After admission of an involuntary or voluntary patient to an authorised mental health service, the administrator or delegate must:
- explain the statement of rights to the patient
- if requested, give a copy of the statement of rights to the patient, and
- if requested, give a copy of the statement of rights to the patient’s nominated support persons, family, carers and other support persons.
The administrator must display signs in prominent positions in the service stating that a copy of the statement of rights is available on request.
Independent Patient Rights Advisers
Authorised mental health services must have systems in place to ensure that patients are advised of their rights under the Act.
Public sector authorised mental health services must appoint an independent patient rights adviser or advisers in accordance with the relevant Chief Psychiatrist Policy.
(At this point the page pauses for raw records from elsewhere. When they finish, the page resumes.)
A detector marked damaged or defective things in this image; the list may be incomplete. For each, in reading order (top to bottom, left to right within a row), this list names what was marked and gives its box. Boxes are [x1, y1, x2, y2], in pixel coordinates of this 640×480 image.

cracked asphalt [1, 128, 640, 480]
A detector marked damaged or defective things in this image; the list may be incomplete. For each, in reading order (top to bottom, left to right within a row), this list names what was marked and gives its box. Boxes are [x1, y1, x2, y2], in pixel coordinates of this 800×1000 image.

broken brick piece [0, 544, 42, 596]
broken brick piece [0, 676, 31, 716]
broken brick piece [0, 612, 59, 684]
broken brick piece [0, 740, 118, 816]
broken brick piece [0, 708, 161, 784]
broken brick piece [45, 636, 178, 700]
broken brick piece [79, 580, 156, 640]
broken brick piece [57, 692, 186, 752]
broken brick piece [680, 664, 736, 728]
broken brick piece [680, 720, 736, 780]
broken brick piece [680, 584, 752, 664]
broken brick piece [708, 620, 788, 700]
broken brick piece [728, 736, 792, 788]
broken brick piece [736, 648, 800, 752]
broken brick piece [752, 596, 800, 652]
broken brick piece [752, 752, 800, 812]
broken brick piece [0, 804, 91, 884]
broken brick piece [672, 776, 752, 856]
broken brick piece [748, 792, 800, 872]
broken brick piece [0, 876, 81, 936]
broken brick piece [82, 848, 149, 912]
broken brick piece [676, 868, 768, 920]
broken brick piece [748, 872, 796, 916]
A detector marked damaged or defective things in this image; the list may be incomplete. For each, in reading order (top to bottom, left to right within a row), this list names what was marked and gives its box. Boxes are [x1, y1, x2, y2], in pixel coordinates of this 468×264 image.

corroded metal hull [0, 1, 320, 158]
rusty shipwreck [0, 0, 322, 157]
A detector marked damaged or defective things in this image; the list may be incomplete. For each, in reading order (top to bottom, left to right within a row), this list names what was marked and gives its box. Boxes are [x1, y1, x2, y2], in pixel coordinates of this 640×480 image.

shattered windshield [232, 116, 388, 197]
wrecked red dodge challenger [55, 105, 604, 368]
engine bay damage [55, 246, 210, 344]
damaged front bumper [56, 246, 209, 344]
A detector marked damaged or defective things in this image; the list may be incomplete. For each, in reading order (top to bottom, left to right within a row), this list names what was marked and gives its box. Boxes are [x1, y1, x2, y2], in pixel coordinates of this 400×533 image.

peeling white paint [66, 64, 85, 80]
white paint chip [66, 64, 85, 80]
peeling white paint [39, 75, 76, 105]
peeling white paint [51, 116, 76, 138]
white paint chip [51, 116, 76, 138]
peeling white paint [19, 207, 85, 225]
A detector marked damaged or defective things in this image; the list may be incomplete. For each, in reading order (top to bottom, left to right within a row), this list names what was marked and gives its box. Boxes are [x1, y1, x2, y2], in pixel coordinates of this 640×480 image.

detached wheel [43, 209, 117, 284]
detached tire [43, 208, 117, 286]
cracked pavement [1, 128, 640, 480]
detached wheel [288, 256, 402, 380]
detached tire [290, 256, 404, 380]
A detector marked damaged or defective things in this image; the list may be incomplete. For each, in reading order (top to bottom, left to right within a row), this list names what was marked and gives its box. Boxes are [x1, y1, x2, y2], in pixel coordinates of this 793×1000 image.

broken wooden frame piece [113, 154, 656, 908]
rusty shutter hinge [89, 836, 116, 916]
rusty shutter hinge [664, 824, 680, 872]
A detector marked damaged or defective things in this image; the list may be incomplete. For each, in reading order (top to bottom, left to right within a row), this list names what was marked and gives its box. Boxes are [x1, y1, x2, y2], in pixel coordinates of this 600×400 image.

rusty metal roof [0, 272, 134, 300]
The main function of independent patient rights advisers is to ensure that patients and support persons are advised of their rights under the Act.
Advisers will play a key role in communicating between patients, support persons and clinicians.
An independent patient rights adviser must act independently and impartially and is not subject to the direction of another person in the performance of a function under the Act.
Administrators have an important responsibility to ensure that independent patient rights advisers are respected within their service and can perform their functions effectively.
Provisions of the Act apply if an authorised mental health service has been unable to resolve a complaint about the provision of treatment and care to a patient.
In these circumstances, the patient, or an interested person for the patient, may request the administrator to obtain a second opinion about the patient’s treatment and care from another health practitioner.
The administrator must make arrangements to obtain the second opinion from a health practitioner who is independent of the patient’s treating team.